As Ifill climbed the journalistic ladder, she had a chance to make history. After becoming a national political reporter for the Post and The New York Times’ White House correspondent, she began working for NBC and on PBS. In 2013, her work with PBS became historic when she took over the PBS NewsHour with fellow news vet Judy Woodruff. The duo became the first two-woman anchor team on a major news program in television history.

Gwen Ifill Quotes



    I’m a preacher’s kid, and we were always told, Act right all the time, because someone’s always watching.


    When the President was asked about global warming at a public appearance yesterday, he responded by talking about America’s addiction to oil. You make the connection.


    Is it unreasonable to have proof of citizenship when entering another country?


    If it were the Clinton people, they’d be sitting around figuring out how to pull themselves out. Instead the president is continuing to go around the country and peddling Social Security, which the needle is not moving on.


    A lot of Democrats are not that upset with Howard Dean. Howard Dean gets out here and he says these inflammatory things, and he doesn’t apologize. He doesn’t back down a little bit.


    Journalists are accused of being lapdogs when they don’t ask the hard questions, but then accused of being rude when they do. Good thing we have tough hides.


    Did I say that the President’s entire job is image management? Of course not.


    Tony Blair – good thing there are not parliamentary elections in this country.


    Can’t disagree with the need for a grasp of history.


    It’s been years, decades, since a president has lost a major trade initiative. That would be bad headlines.


    On immigration, there are a lot of hurdles before anything arrives at the White House.


    The common agenda both sides seem to share is: Whatever works.


    History shows that people often do cast their votes for amorphous reasons-the most powerful among them being the need for change. Just ask Bill Clinton.


    If you start to catalog Hillary Clinton’s positions between now and 2008, we’re going to have a lot of conversations because there are a lot of places for her to go.


    The President has launched a very agressive campaign of self-defense, with the goal of getting Americans to buy into his vision of America on the world stage.


    One of the things that Africa needs, everybody seems to agree, is some measure of debt relief.

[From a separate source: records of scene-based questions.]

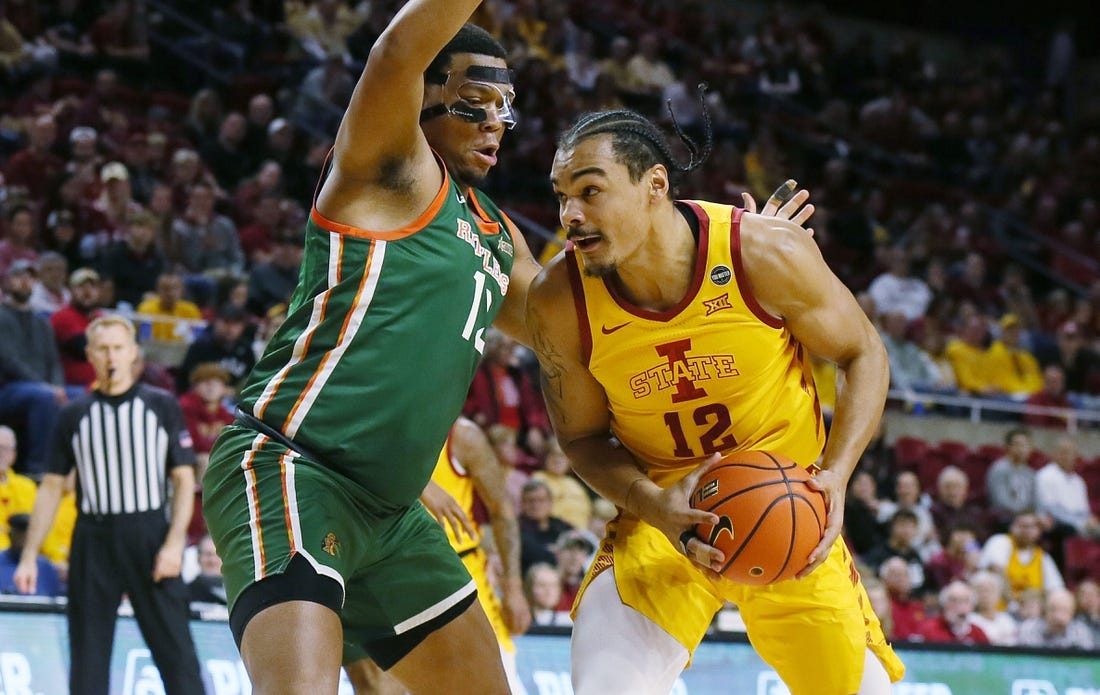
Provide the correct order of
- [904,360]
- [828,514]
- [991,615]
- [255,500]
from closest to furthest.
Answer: [255,500] < [828,514] < [991,615] < [904,360]

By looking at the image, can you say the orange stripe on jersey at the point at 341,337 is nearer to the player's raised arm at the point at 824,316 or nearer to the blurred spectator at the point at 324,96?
the player's raised arm at the point at 824,316

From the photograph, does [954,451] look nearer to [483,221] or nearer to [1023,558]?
[1023,558]

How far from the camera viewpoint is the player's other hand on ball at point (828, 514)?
363 centimetres

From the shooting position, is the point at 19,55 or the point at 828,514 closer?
the point at 828,514

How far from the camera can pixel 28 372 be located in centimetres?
833

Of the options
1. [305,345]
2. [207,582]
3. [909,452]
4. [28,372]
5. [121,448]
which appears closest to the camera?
[305,345]

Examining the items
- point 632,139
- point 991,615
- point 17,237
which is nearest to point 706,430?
point 632,139

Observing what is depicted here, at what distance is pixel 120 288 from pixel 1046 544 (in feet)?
24.1

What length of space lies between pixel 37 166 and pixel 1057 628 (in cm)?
787

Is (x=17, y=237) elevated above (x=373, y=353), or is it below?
below

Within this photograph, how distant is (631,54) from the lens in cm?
1595

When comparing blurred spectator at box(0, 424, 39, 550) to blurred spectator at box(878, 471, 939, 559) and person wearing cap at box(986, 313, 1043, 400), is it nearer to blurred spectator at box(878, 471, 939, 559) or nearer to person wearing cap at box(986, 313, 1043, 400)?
blurred spectator at box(878, 471, 939, 559)

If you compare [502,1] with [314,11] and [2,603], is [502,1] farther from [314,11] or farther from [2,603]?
[2,603]

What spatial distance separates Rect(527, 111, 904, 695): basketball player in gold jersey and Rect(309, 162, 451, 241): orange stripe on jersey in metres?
0.46
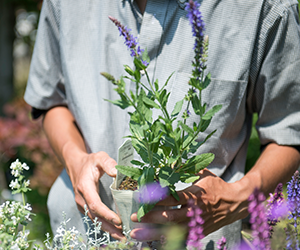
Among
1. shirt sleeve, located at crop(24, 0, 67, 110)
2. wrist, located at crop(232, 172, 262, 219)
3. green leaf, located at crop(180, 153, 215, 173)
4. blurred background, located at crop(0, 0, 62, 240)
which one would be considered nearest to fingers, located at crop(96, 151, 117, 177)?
green leaf, located at crop(180, 153, 215, 173)

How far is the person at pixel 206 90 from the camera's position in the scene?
1069mm

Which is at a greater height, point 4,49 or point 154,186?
point 154,186

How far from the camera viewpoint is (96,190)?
1067mm

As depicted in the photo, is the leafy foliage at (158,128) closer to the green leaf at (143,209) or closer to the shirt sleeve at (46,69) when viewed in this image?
the green leaf at (143,209)

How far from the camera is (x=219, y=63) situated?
1.17 metres

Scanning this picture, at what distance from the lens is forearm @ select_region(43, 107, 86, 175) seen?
1298 mm

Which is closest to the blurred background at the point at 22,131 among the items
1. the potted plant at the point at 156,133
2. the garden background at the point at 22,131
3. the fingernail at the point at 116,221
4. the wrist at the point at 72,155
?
the garden background at the point at 22,131

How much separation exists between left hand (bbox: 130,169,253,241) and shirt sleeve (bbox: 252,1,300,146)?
322 millimetres

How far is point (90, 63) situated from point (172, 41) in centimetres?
38

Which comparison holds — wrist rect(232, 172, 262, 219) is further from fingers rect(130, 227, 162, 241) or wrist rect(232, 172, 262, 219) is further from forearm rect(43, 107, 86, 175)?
forearm rect(43, 107, 86, 175)

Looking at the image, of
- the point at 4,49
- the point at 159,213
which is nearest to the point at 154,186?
the point at 159,213

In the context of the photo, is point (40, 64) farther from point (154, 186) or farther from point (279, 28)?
point (279, 28)

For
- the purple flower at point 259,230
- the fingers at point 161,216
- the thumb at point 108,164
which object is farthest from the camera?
the thumb at point 108,164

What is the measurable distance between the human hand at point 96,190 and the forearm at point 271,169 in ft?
1.51
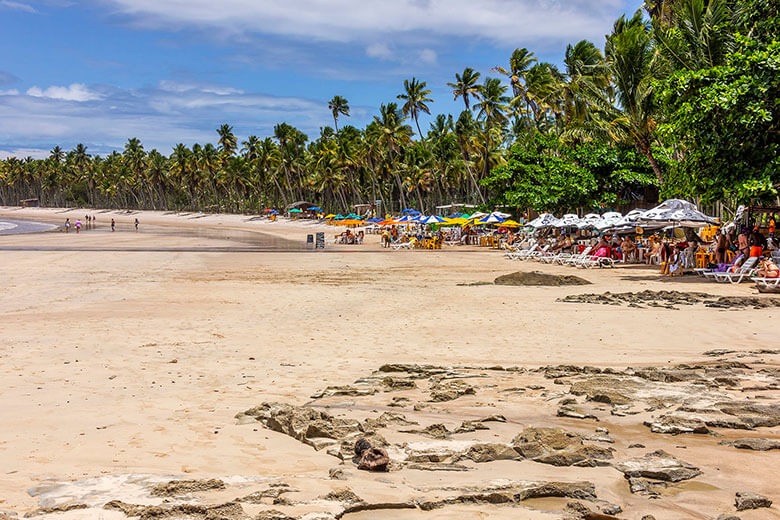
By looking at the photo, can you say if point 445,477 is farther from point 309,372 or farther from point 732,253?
point 732,253

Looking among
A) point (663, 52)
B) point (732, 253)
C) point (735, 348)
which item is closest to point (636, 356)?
point (735, 348)

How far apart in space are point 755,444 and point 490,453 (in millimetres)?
1924

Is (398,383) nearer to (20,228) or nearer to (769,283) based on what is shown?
(769,283)

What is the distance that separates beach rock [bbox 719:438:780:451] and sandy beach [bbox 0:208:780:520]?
7 cm

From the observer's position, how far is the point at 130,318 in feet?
38.3

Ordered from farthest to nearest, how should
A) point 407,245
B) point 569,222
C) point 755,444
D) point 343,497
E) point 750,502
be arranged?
point 407,245 → point 569,222 → point 755,444 → point 343,497 → point 750,502

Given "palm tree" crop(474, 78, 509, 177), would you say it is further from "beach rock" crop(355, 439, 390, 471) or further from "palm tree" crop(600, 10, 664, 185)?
"beach rock" crop(355, 439, 390, 471)

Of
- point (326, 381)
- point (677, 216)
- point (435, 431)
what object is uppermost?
point (677, 216)

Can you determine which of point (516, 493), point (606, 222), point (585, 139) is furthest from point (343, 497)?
point (585, 139)

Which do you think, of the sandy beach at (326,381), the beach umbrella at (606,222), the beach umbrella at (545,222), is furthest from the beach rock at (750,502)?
the beach umbrella at (545,222)

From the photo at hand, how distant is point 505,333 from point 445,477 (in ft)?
20.3

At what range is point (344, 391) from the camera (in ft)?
21.8

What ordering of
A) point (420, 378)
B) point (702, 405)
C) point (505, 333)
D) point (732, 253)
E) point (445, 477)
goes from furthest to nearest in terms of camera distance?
point (732, 253) → point (505, 333) → point (420, 378) → point (702, 405) → point (445, 477)

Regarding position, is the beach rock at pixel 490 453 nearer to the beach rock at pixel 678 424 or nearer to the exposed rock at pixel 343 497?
the exposed rock at pixel 343 497
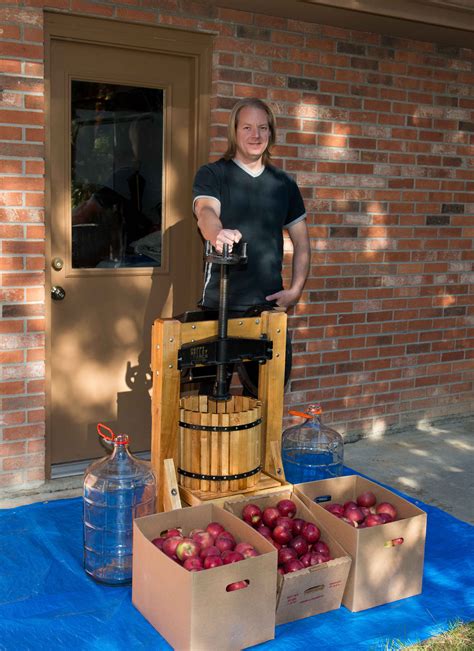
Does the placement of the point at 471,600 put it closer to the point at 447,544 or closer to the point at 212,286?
the point at 447,544

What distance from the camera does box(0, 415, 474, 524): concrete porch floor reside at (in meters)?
4.77

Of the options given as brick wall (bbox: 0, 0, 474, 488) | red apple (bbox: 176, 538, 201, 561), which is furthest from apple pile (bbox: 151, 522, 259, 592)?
brick wall (bbox: 0, 0, 474, 488)

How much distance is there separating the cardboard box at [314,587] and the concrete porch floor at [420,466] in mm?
1412

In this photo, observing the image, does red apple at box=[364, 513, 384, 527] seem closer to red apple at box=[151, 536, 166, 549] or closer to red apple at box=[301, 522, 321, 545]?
red apple at box=[301, 522, 321, 545]

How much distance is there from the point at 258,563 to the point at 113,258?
2.40 metres

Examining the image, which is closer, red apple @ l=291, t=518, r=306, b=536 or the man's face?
red apple @ l=291, t=518, r=306, b=536

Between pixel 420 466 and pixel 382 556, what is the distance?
2.06 metres

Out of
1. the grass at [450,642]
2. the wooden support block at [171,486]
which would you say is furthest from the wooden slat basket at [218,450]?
the grass at [450,642]

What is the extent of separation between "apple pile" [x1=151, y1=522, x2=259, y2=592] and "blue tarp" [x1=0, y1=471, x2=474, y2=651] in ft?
0.83

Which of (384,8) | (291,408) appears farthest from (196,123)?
(291,408)

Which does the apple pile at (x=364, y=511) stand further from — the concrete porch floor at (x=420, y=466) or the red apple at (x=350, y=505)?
the concrete porch floor at (x=420, y=466)

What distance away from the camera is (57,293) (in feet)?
15.8

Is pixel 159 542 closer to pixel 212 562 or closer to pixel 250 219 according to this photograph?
pixel 212 562

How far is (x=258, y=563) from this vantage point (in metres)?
3.18
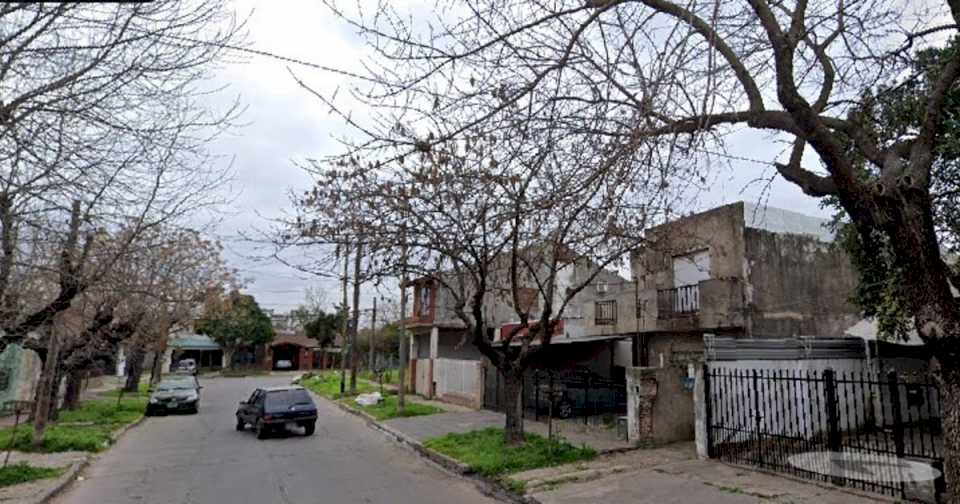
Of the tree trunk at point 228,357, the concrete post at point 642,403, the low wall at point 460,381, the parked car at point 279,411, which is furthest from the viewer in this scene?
the tree trunk at point 228,357

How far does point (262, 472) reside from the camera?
486 inches

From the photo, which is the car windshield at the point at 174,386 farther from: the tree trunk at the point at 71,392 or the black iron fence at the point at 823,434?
the black iron fence at the point at 823,434

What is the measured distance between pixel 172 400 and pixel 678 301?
67.1ft

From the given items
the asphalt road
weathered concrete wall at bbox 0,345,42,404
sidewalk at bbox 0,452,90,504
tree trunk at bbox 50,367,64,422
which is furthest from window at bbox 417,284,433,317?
sidewalk at bbox 0,452,90,504

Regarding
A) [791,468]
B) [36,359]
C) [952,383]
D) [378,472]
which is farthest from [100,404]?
[952,383]

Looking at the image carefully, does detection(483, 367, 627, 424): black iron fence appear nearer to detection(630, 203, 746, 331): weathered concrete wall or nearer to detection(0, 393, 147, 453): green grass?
detection(630, 203, 746, 331): weathered concrete wall

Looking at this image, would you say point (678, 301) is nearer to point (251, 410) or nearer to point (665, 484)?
point (665, 484)

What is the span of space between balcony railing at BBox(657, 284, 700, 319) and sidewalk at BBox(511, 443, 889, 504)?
5991 millimetres

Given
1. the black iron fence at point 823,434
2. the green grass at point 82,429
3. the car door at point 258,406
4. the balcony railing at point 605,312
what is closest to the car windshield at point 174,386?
the green grass at point 82,429

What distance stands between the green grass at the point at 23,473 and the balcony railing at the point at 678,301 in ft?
48.7

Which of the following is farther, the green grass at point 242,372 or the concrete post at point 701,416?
the green grass at point 242,372

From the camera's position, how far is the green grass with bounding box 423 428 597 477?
11.7m

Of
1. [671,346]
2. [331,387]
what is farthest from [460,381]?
[331,387]

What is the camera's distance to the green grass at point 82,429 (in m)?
14.6
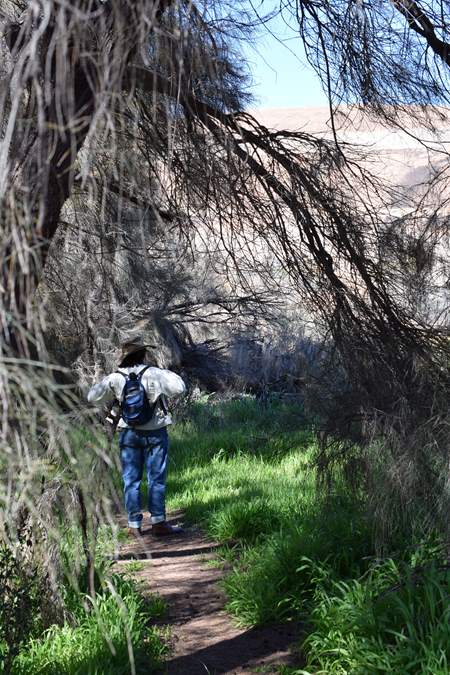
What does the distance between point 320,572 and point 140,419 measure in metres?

    There seems to be more abiding interest in unearthing old memos abroad than there is here


    I actually think agendas are more often found in State of the Union speeches than in inaugural speeches.


    I find that those who voted for George W. Bush are less offended by his religious references, and those who voted for Bill Clinton did not seem offended at all when people prayed at his inauguration.


    It’s rare for a first lady to be running for president.


    We used to say in the black community that if somebody else caught a cold, we caught pneumonia.


    We needed someone to recognize the importance of check and balances, accountability, transparency. There was a real systemic problem at South Carolina State, a problem that has gone on for 25 or 30 years


    I spent my career trying to speak to the broadest possible audience whether it’s in print or whether it’s in television.


    Because I would never work for a niche publication or a niche program on television and because I am a journalist and not an opinion person, my job is to try to see how many different points of view I can represent or how. It’s not even a question of who you don’t offend because you are always going to offend somebody. The question is how can you get people to listen to the information you have to prese.